When you helped found Rocksauce, what were your biggest concerns and worries?
No matter what you may hear in the media, the biggest concern with any start-up business (this is a soap box I like to be on and as a business owner, I promise you it’s important) is demand. Do people want what you’re selling? For us, it was “will people hire us to design an app for them?” That was our number one priority: how do we find customers? How do we get them in the door? How do we get them to trust us with their projects since making an app can be a costly endeavor?
Trusting in a start-up can be scary for a lot of people…it’s an unproven commodity. Our challenge was to show people that we knew what we were doing. We could take your money and make something great with it, that they could trust us. We did this by being very honest and open. Our goals have always been to make a great product, not to maximize profit. We create a great product, put our name on it, put it out there and prove that we can made wonderful apps. That’s how we grew demand.
That’s the challenge for any start-up in any industry: how do you create demand? With demand, you have to make more product, you have to hire more people, etc.
Was there a point where you suddenly realized that you’re no longer a start-up, but an actual company?

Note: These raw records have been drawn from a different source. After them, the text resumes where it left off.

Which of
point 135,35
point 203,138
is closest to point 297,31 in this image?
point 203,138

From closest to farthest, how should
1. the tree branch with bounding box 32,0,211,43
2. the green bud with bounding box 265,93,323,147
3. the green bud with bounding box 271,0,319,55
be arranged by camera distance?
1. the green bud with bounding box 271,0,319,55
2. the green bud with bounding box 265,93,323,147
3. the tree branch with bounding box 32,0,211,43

It happens when you look at your projections and realize that you’ve passed certain milestones. It happens when you realize how much money has been brought into your company. It happens when you realize that you have more than ten people on the payroll. There’s no single point where you suddenly realize it, but you start to get an idea once you pass the one year mark.
Technically, a business has to be around for two years before it goes form being a start-up to being a small business. That’s the hardest thing any start-up has to deal with. Until that two year mark, you can’t get a bank loan or assistance from any kind of lending organization. It all has to deal with regulation laws. You need to find private investments or just bootstrap it. When we officially turn two in January, it’ll be official: we’ll be a small business and not a start-up. At the same time, it’s like growing older in real life — you don’t realize you’ve grown older. You always feel the same. We may be an established company, but we still feel like a start-up, much like how I’m 35 and still feel like I’m 21. I may be wiser, but I don’t feel different.
What advice can you offer any start-up as they get rolling?
Don’t waste your money. Don’t spend all of your money on silly things that you don’t need, like really fancy offices in a really fancy building because you think that’s going to help you with clients. Granted, this may be helpful for some companies where that kind of appearance is important, but in the app, tech or design fields? Not necessarily.
For companies like Rocksauce Studios, foot traffic isn’t important. Do your research and find a comfortable building with a reasonable rate that will let you grow and put your money where it can be seen. There’s an adage in the film industry that you should put every dollar on the screen: every dollar spent should be seen by the audience. It’s the exact same thing for a company. Invest in a great team. Don’t treat you and your fellow executives like royalty and underpay your employees. You own the company and that’s enough at the start. Consider it an investment and think of your longterm goals.